Noite de fúria no Peru

 Com música, dança e cânticos, vários grupos de manifestantes expressaram sua indignação contra o impeachment do presidente Martín Vizcarra na segunda-feira em Lima. A mobilização começou às 9h na Praça San Martín, o icônico parque no coração de Lima, onde os protestos ocorreram primeiro.

Os protestos, inicialmente pacíficos, aumentaram as tensões com a polícia quando manifestantes tentaram entrar na Praça de Armas, onde estão localizados o Palácio do Governo e o Congresso da República. A praça era fortemente guardada por diferentes forças policiais.

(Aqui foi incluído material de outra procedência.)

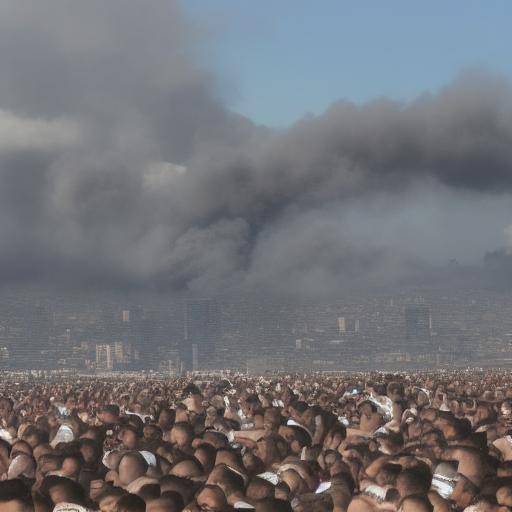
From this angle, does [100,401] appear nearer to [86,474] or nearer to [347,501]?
[86,474]

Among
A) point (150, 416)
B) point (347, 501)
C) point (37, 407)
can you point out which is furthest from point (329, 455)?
point (37, 407)

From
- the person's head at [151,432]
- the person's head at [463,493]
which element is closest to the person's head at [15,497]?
the person's head at [463,493]

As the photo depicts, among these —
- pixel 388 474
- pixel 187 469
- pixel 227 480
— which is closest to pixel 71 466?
pixel 187 469

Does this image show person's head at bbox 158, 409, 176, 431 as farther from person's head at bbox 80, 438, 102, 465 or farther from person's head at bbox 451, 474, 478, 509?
person's head at bbox 451, 474, 478, 509

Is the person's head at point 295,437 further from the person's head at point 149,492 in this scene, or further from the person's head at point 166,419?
the person's head at point 149,492

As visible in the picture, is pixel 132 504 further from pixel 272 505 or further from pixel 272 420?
pixel 272 420
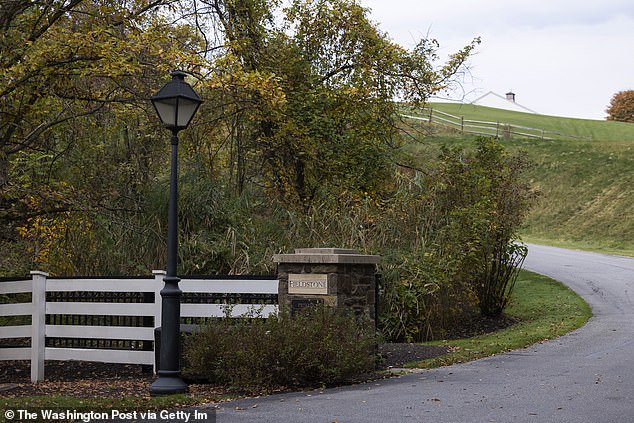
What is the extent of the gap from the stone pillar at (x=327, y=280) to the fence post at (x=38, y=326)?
149 inches

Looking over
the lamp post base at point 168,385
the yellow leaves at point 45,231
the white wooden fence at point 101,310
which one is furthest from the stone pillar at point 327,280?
the yellow leaves at point 45,231

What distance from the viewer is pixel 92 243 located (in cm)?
1606

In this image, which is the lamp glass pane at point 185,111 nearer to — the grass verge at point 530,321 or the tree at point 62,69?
the tree at point 62,69

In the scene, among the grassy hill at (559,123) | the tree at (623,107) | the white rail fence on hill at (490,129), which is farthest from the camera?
the tree at (623,107)

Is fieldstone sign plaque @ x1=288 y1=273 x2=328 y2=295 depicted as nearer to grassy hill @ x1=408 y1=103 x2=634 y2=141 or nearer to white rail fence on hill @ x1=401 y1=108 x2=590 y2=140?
white rail fence on hill @ x1=401 y1=108 x2=590 y2=140

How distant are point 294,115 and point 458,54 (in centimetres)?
455

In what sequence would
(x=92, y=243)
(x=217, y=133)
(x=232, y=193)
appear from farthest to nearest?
1. (x=217, y=133)
2. (x=232, y=193)
3. (x=92, y=243)

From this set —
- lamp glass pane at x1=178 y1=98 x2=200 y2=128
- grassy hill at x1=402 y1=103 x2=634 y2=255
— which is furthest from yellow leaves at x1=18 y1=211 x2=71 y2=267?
grassy hill at x1=402 y1=103 x2=634 y2=255

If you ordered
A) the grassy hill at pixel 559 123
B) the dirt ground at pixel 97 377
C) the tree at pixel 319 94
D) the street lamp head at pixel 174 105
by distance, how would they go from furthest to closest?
1. the grassy hill at pixel 559 123
2. the tree at pixel 319 94
3. the dirt ground at pixel 97 377
4. the street lamp head at pixel 174 105

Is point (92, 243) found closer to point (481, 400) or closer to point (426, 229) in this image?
point (426, 229)

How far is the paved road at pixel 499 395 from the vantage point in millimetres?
7973

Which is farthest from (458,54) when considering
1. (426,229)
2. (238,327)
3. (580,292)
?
(238,327)

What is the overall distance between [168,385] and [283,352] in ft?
4.61

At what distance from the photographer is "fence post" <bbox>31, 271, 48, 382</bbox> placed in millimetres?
12539
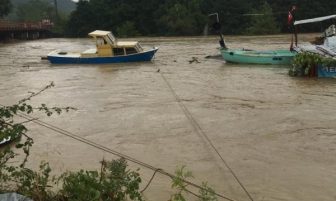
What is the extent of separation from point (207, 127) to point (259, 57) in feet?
43.0

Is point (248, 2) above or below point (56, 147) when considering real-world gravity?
above

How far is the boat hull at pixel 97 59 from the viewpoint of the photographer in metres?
26.3

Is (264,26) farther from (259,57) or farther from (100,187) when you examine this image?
(100,187)

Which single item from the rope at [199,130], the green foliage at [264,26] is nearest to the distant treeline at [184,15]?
the green foliage at [264,26]

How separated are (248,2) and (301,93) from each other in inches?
2219

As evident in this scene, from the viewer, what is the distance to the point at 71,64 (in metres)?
27.0

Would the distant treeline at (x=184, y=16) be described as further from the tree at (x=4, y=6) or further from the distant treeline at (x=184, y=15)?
the tree at (x=4, y=6)

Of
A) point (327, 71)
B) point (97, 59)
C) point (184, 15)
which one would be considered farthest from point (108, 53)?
point (184, 15)

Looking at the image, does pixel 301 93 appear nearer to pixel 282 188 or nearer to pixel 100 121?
pixel 100 121

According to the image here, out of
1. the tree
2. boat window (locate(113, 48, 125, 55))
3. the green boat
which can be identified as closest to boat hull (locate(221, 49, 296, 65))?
the green boat

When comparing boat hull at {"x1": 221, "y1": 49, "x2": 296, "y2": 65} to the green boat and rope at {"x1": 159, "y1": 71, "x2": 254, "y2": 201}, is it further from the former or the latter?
rope at {"x1": 159, "y1": 71, "x2": 254, "y2": 201}

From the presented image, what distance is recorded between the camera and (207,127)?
11.6m

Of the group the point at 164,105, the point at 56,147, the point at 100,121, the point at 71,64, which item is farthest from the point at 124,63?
the point at 56,147

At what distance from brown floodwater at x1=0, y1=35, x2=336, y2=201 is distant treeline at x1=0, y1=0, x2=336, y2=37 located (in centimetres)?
4212
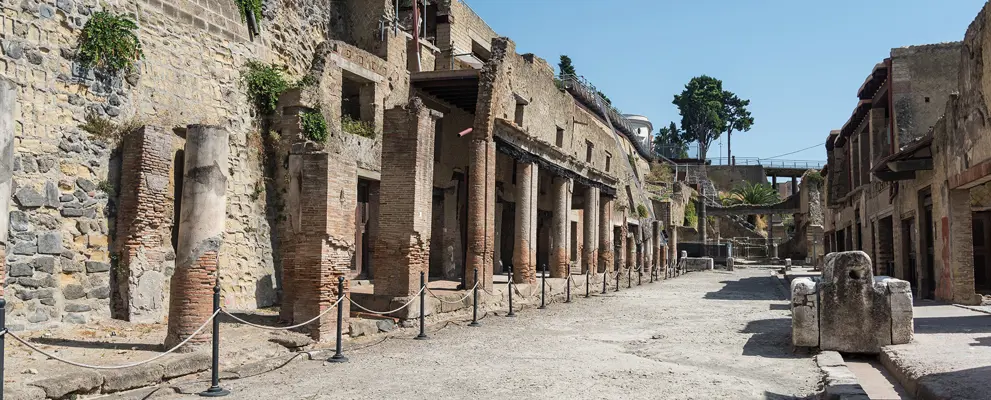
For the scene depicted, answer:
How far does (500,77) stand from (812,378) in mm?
11266

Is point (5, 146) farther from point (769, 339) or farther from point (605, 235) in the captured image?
point (605, 235)

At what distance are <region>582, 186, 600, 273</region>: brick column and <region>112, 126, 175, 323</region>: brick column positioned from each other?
1522cm

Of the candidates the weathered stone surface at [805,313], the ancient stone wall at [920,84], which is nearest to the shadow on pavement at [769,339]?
the weathered stone surface at [805,313]

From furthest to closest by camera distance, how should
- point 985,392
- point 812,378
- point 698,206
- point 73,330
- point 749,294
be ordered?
point 698,206 → point 749,294 → point 73,330 → point 812,378 → point 985,392

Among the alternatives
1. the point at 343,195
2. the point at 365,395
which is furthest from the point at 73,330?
the point at 365,395

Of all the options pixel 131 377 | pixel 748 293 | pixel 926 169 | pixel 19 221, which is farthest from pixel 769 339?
pixel 748 293

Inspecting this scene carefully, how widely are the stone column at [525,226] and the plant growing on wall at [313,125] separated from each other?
577 cm

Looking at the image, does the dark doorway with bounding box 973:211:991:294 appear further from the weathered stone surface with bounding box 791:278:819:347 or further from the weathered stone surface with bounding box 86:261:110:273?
the weathered stone surface with bounding box 86:261:110:273

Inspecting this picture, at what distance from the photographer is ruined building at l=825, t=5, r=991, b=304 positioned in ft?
42.6

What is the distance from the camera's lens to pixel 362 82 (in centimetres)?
1734

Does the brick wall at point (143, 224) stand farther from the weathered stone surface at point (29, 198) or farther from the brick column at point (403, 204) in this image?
the brick column at point (403, 204)

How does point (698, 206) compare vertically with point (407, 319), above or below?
above

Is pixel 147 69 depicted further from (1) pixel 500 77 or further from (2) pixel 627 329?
(2) pixel 627 329

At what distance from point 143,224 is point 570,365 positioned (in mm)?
6803
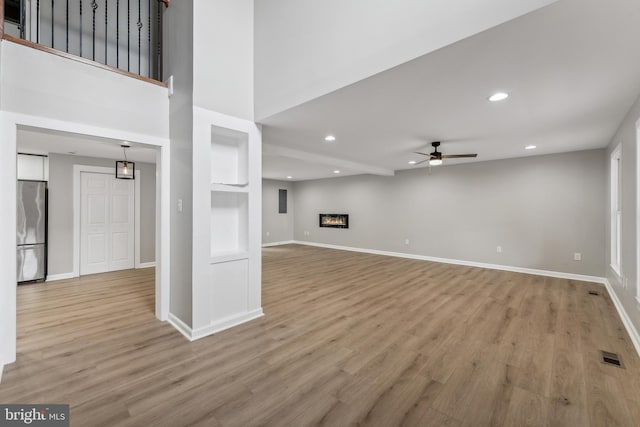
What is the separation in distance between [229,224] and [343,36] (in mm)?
2317

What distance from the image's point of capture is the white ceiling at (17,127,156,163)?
397 centimetres

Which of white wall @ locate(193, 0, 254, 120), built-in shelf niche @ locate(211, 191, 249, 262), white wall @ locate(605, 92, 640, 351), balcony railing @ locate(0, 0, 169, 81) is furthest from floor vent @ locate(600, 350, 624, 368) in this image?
balcony railing @ locate(0, 0, 169, 81)

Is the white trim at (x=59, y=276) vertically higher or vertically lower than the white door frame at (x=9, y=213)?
lower

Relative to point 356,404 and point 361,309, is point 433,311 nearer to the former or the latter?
point 361,309

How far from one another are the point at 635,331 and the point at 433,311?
73.3 inches

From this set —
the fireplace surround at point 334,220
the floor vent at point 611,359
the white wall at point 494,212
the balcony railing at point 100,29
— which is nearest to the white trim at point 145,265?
the balcony railing at point 100,29

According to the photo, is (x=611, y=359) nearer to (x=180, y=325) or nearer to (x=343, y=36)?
(x=343, y=36)

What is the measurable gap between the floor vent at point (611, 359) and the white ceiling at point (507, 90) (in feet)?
7.83

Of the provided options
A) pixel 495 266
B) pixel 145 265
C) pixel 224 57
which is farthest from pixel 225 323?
pixel 495 266

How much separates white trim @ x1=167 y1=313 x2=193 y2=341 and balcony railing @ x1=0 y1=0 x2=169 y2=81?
306 cm

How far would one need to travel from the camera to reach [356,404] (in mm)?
1835

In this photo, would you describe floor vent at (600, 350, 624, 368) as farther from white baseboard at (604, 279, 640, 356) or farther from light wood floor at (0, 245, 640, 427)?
white baseboard at (604, 279, 640, 356)

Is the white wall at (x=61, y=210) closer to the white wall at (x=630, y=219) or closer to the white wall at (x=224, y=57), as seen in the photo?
the white wall at (x=224, y=57)

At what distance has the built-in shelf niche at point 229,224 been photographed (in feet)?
10.4
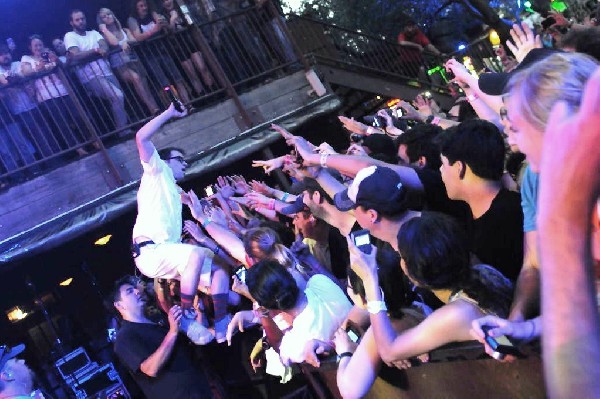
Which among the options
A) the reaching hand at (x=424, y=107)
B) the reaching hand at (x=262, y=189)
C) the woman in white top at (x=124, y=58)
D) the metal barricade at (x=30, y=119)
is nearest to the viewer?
the reaching hand at (x=262, y=189)

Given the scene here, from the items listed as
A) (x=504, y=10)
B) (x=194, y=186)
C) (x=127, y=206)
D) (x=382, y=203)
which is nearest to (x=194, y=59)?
(x=194, y=186)

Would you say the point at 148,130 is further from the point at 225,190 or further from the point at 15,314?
the point at 15,314

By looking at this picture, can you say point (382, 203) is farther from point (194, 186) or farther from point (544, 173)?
point (194, 186)

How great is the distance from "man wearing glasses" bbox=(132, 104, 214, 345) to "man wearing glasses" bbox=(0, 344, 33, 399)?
1.27 metres

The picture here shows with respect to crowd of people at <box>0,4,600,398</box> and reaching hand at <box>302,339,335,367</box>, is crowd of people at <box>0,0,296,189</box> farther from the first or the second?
reaching hand at <box>302,339,335,367</box>

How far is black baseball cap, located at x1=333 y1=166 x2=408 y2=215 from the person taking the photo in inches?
108

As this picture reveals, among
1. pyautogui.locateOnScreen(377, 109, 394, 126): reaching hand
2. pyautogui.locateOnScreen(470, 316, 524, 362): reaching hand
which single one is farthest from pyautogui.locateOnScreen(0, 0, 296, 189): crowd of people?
pyautogui.locateOnScreen(470, 316, 524, 362): reaching hand

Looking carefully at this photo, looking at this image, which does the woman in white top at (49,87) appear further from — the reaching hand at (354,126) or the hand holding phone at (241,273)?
the reaching hand at (354,126)

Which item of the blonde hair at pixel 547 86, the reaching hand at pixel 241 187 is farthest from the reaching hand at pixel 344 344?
the reaching hand at pixel 241 187

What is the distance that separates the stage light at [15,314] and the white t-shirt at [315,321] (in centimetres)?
948

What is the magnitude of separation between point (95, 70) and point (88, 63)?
151 mm

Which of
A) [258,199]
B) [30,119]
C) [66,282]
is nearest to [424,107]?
[258,199]

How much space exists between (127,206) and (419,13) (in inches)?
479

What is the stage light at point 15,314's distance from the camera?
1050 centimetres
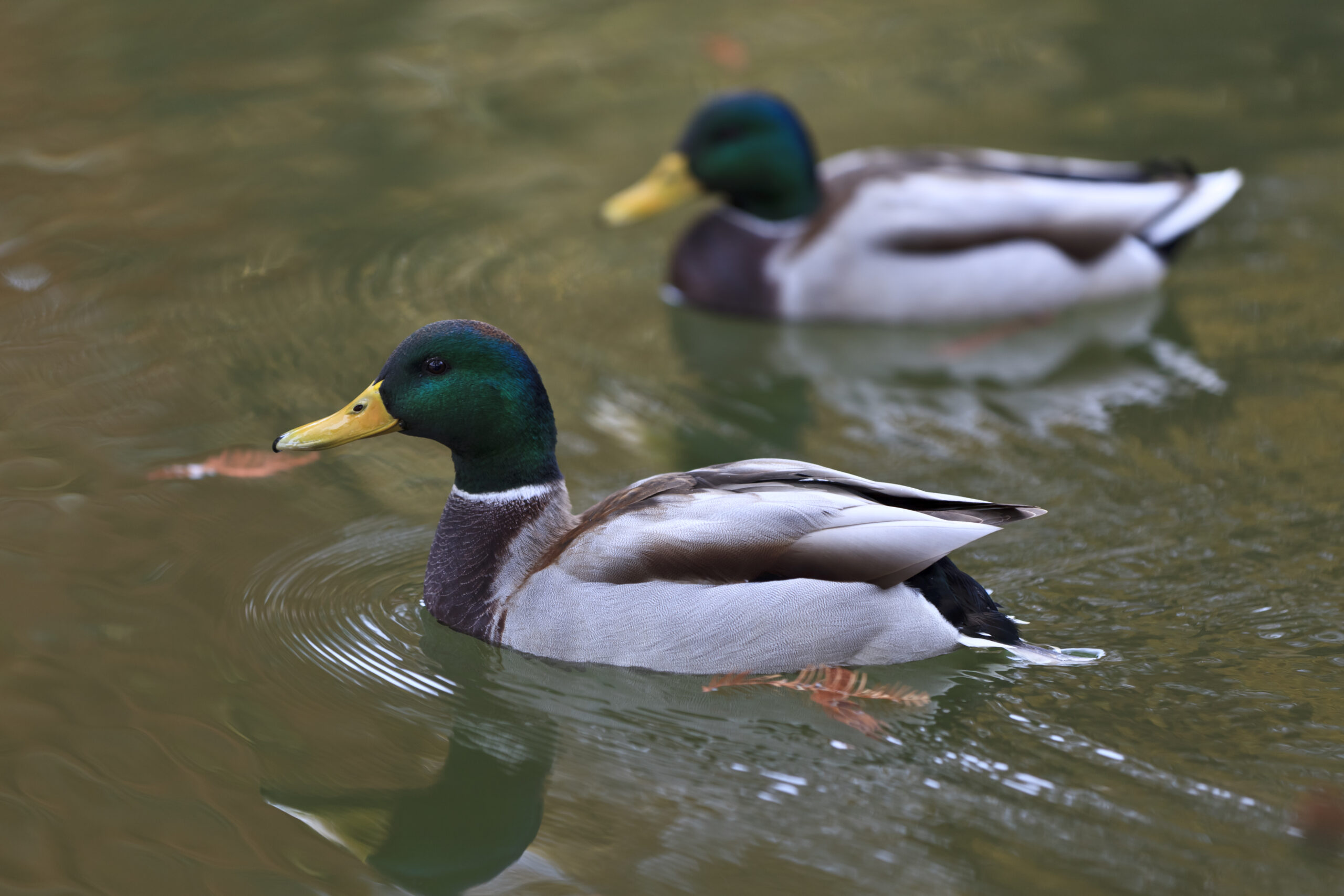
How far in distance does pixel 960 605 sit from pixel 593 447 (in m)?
2.10

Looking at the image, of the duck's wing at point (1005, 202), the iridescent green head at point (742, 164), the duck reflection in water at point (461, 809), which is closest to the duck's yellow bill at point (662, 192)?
the iridescent green head at point (742, 164)

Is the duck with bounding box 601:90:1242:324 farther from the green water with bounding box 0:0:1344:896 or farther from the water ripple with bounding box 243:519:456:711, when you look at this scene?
the water ripple with bounding box 243:519:456:711

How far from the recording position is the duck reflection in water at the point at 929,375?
21.7ft

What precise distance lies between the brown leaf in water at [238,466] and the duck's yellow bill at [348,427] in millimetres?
1345

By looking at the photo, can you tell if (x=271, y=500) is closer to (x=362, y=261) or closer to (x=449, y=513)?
(x=449, y=513)

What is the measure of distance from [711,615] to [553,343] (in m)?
2.98

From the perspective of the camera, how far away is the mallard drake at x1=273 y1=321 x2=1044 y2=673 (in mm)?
4449

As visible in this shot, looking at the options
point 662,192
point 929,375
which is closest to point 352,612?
point 929,375

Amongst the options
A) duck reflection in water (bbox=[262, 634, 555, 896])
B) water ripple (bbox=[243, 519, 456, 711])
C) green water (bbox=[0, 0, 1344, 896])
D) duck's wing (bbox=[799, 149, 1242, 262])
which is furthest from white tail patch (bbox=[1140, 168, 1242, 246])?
duck reflection in water (bbox=[262, 634, 555, 896])

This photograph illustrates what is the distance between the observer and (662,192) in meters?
7.96

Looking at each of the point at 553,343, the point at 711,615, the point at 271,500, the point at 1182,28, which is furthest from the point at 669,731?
the point at 1182,28

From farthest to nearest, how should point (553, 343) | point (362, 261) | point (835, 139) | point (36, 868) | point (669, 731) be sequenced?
1. point (835, 139)
2. point (362, 261)
3. point (553, 343)
4. point (669, 731)
5. point (36, 868)

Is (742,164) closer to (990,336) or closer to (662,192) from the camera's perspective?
(662,192)

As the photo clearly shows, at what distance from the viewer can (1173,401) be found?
6.75 m
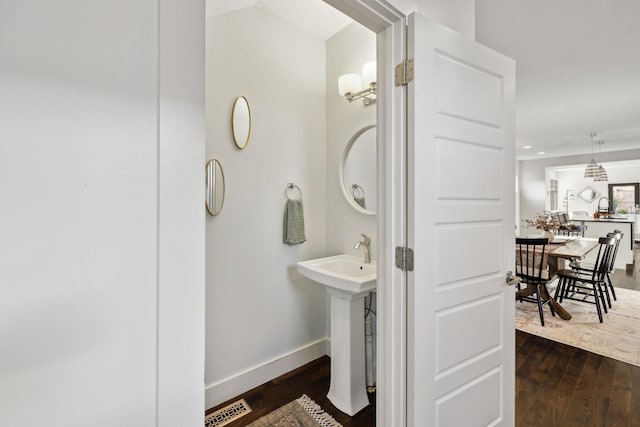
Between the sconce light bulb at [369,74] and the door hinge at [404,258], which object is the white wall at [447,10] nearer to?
the sconce light bulb at [369,74]

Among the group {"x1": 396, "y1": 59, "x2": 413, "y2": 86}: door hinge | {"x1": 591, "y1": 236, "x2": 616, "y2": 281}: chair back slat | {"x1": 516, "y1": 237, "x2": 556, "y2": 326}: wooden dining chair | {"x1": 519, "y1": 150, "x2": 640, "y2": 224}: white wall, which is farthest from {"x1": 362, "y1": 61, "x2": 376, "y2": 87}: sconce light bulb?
{"x1": 519, "y1": 150, "x2": 640, "y2": 224}: white wall

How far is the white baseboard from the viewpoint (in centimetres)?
183

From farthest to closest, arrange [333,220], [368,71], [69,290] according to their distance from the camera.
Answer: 1. [333,220]
2. [368,71]
3. [69,290]

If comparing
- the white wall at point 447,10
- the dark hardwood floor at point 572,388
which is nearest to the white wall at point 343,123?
the white wall at point 447,10

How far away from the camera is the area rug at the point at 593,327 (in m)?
2.59

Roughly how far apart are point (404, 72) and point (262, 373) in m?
2.03

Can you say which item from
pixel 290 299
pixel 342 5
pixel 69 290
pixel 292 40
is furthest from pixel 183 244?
pixel 292 40

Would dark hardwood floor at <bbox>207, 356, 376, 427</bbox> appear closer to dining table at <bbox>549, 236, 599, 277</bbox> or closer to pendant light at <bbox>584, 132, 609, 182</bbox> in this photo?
dining table at <bbox>549, 236, 599, 277</bbox>

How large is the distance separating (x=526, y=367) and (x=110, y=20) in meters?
3.10

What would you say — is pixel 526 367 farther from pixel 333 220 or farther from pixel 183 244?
pixel 183 244

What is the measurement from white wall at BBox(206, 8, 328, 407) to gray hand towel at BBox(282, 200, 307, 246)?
0.17 ft

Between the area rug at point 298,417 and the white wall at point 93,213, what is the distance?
1188 millimetres

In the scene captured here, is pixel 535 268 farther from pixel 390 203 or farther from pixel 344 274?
pixel 390 203

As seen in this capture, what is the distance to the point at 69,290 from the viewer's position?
60 centimetres
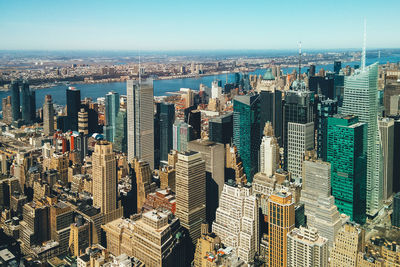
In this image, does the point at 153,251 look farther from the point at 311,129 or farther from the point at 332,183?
the point at 311,129

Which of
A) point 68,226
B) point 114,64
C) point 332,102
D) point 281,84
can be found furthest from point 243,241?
point 114,64

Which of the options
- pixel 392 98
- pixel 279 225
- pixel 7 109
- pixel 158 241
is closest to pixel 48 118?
pixel 7 109

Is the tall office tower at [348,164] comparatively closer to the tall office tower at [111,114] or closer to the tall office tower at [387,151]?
the tall office tower at [387,151]

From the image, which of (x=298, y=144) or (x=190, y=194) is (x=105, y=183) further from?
(x=298, y=144)

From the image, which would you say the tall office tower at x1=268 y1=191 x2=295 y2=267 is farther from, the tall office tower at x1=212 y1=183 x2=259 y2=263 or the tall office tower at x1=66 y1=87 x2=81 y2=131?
the tall office tower at x1=66 y1=87 x2=81 y2=131

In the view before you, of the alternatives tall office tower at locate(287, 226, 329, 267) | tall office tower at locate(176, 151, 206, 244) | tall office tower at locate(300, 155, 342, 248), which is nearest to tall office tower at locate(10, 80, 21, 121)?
tall office tower at locate(176, 151, 206, 244)

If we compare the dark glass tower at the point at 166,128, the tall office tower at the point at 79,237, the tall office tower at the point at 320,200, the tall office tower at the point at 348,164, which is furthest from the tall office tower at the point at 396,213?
the dark glass tower at the point at 166,128
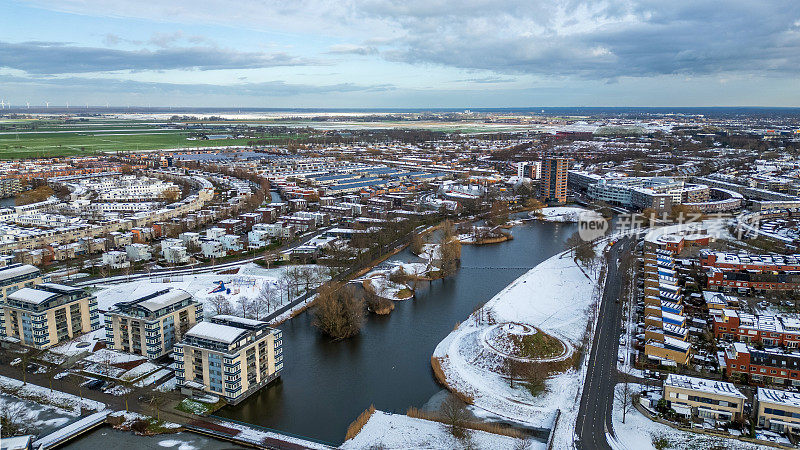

Longe da revolta chilena do ano passado,os manifestantes não eram organizados, mas mais espontâneos. Não havia diferentes linhas de confronto ou grupos de autodefesa para evitar a repressão. A maioria das pessoas nas ruas eram jovens homens e mulheres, provavelmente estudantes, que acreditam não só que este não é um governo legítimo, mas também não são donos da obediência do Estado agora.

“Artigo 46.- Governo usurpador. A insurgência está certa. Ninguém deve obediência a um governo usurpador, nem àqueles que assumem funções públicas em violação da Constituição e das leis.”

Essa citação da constituição peruana era visível em pichações nos muros da cidade, e nos cartazes de manifestantes.

Antes do meio-dia, as tensões finalmente evoluíram para confrontos entre uma parte dos manifestantes e a polícia. Houve tiros, gás lacrimogêneo e golpes de pau dos oficiais, enquanto isso, os manifestantes responderam com uma chuva de pedras contra barricadas da polícia.

A partir deste ponto, cada hora significava mais confrontos, e cada confronto era mais tenso do que o anterior. A polícia bombardeou com gás lacrimogêneo a famosa Praça San Martín tentando manter o local vazio de manifestantes.

Por volta das 21h30, o fluxo constante de novos manifestantes finalmente parou. Os últimos grupos começaram a se afastar do centro histórico de Lima por volta das 22h.

Assim foi o primeiro dia da presidência de Merino. Com o centro histórico da capital em chamas, e a maioria das cidades se mobilizando contra seu governo. Vamos ver quanto tempo este governo pode durar.